If you are an AM you probably didn't respond to it. You might not have had time. Perhaps you had nothing to record. Perhaps you did but didn't want to in a survey of just sixty people. It's anonymous you're told but all the same, you may not have wanted to be drawn into a numbers game. You're one out of just sixty.

Eight did respond; seven women and one man. And when you read that three of your colleagues have revealed anonymously to Plaid Cymru AM Nerys Evans that they have been raped, you'll probably be shocked.

When you read that 64% of the students that responded to the Amnesty/NUS survey say they know women whose boyfriends or partners have hit them, you'll be less surprised somehow. And when you read that 41% know women whose boyfriends or partners have coerced or pressurised them into sex - again, you'll probably carry on reading without pausing too long.

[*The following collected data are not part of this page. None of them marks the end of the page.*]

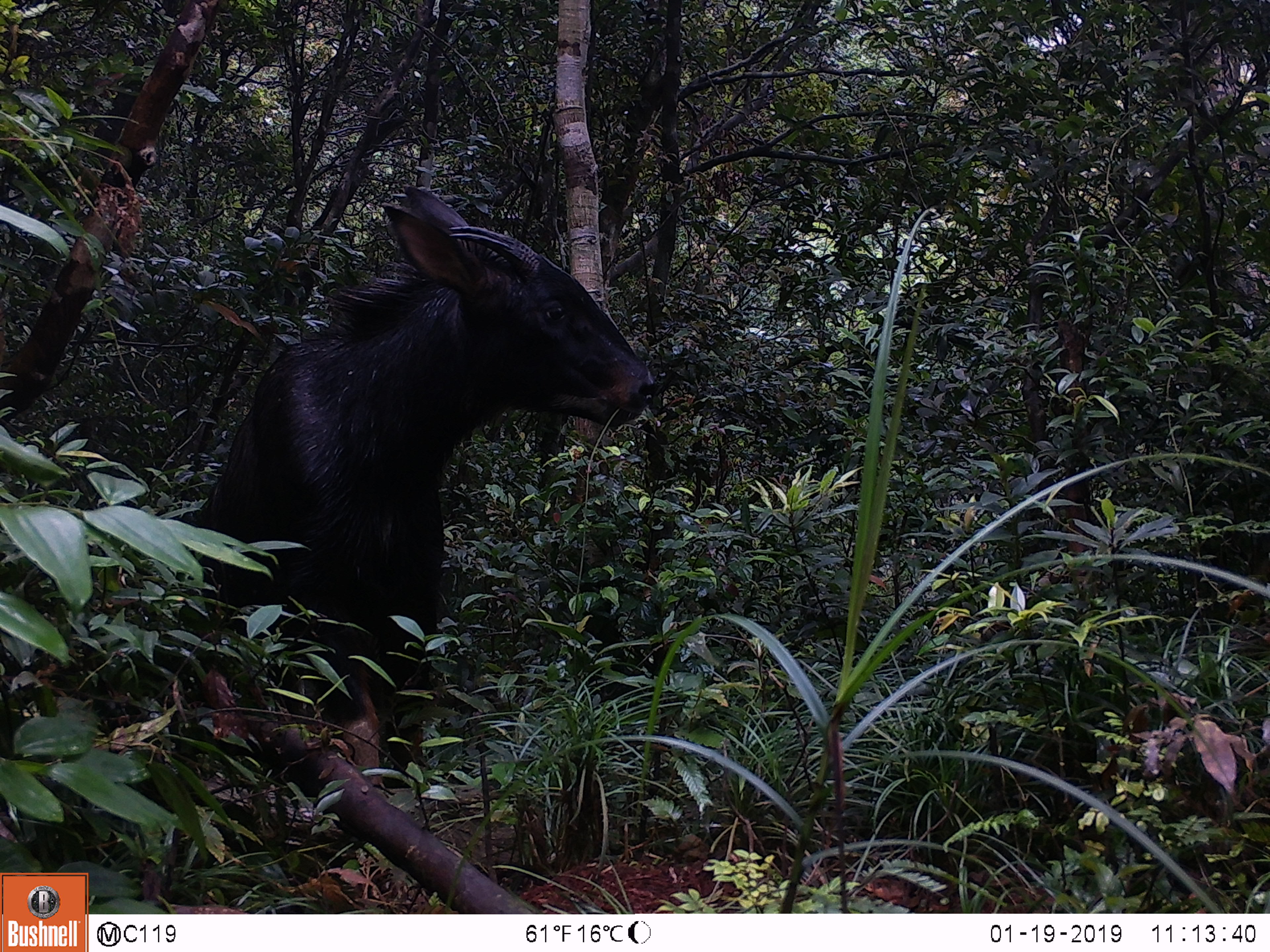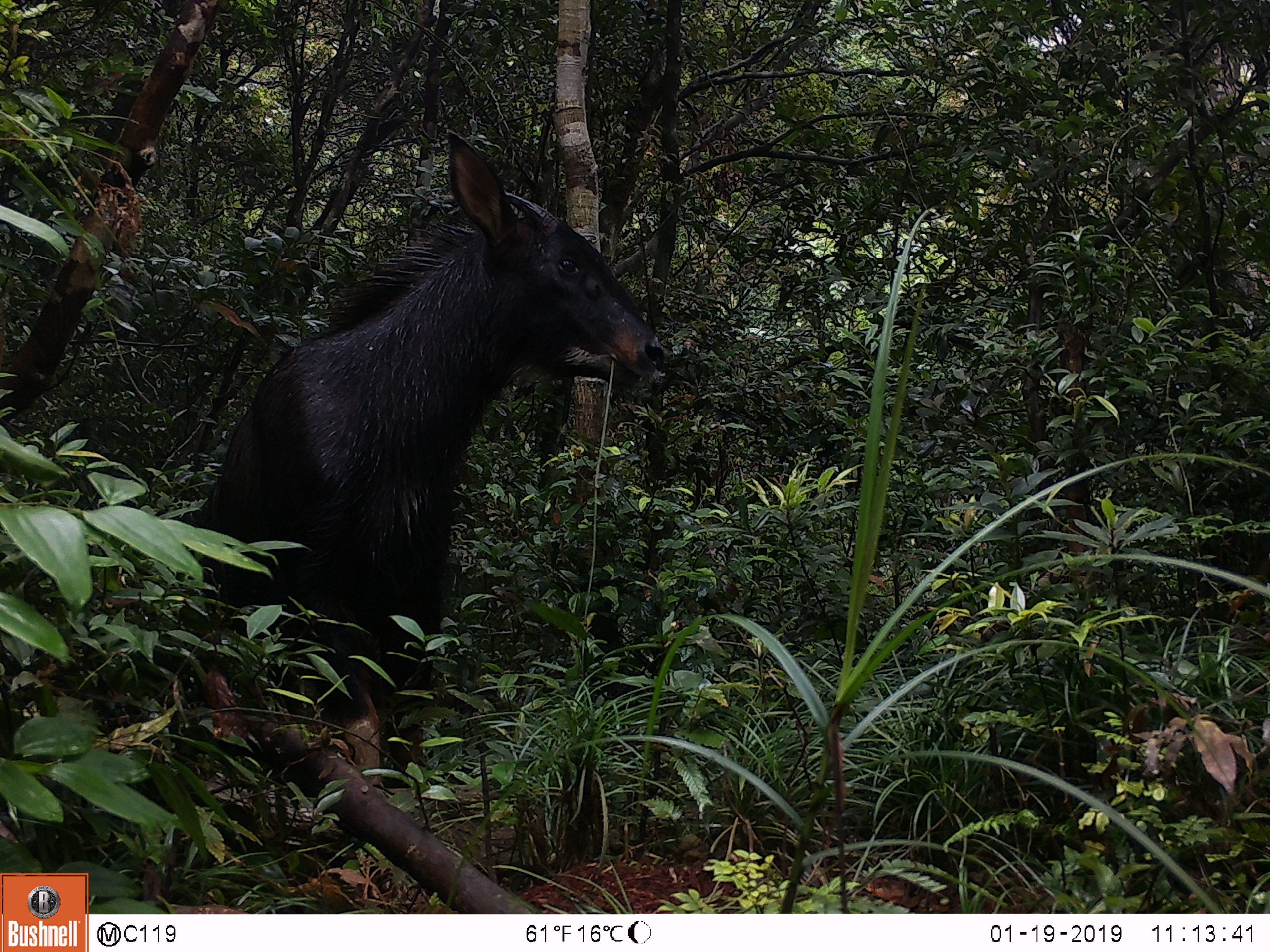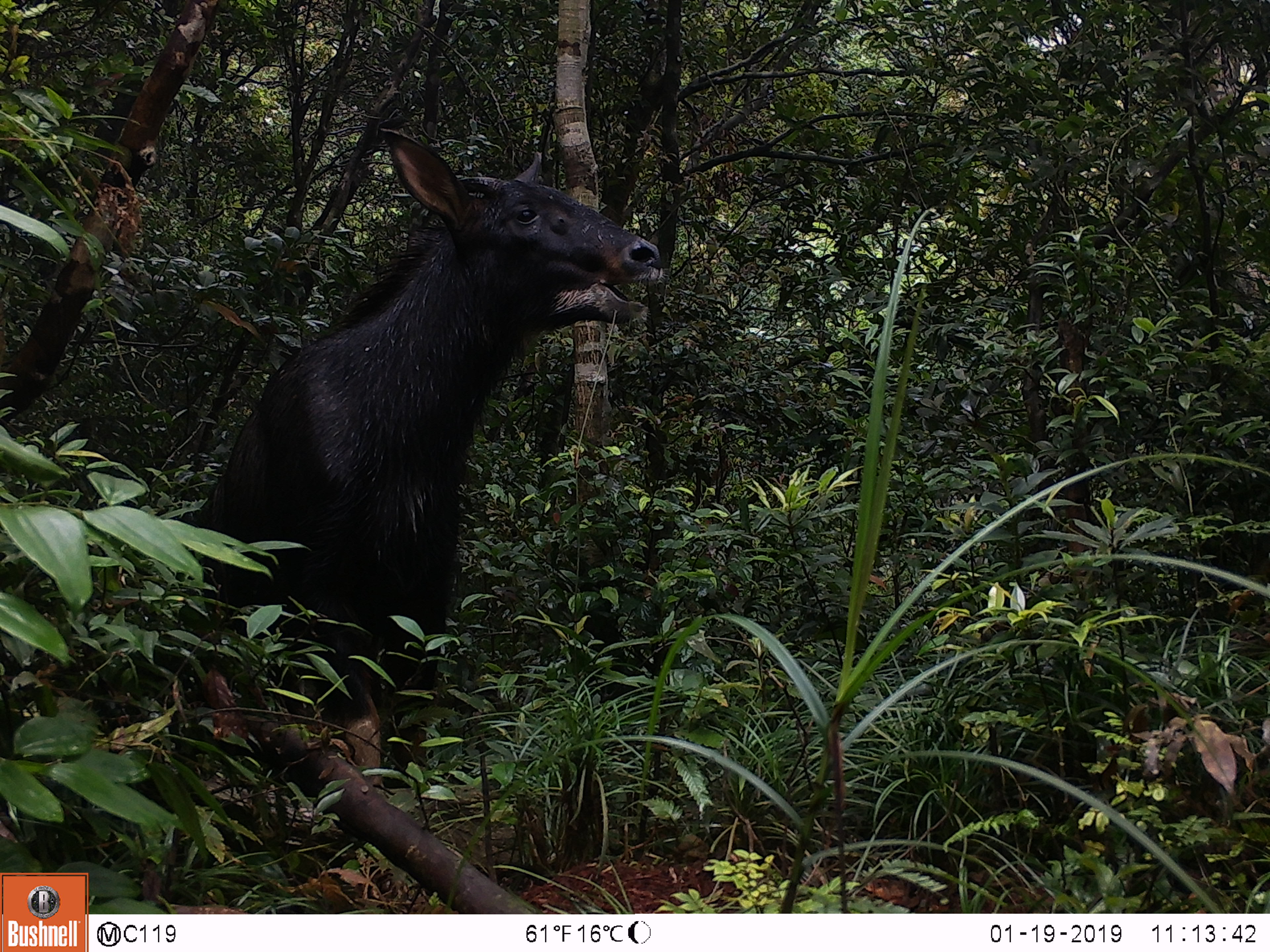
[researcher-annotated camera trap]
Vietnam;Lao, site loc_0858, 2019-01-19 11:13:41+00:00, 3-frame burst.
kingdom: Animalia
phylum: Chordata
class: Mammalia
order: Artiodactyla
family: Bovidae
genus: Capricornis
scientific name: Capricornis sumatraensis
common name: chinese serow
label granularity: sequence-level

Would that story have made it into the headlines? Probably not.

But that three of your colleagues say they've been raped?

That'll probably make you, make most of us stop for a second. And that will make it into the headlines.

That is the point, of course. Nerys Evans, who at the Senedd today launches the larger, wider-ranging, more informative and reliable survey about students and their attitudes to women and domestic or sexual violence wanted to show that it's far more prevalent than you might think. That none of the three AMs reported what happened to them to the police 'chimes' says Nerys Evans, with the wider picture of women from all walks of life who tend not to report what's happened to them, who aren't sure how to deal with what's happened to them.

That's why she's decided to put her sixty colleagues under scrutiny, why she's revealed what the eight who responded told her.

As they sit at their desks this morning I wonder how the fifty-two who didn't respond - but who are part of the sixty and therefore part of the story - will respond to this morning's headline that three of them have been raped.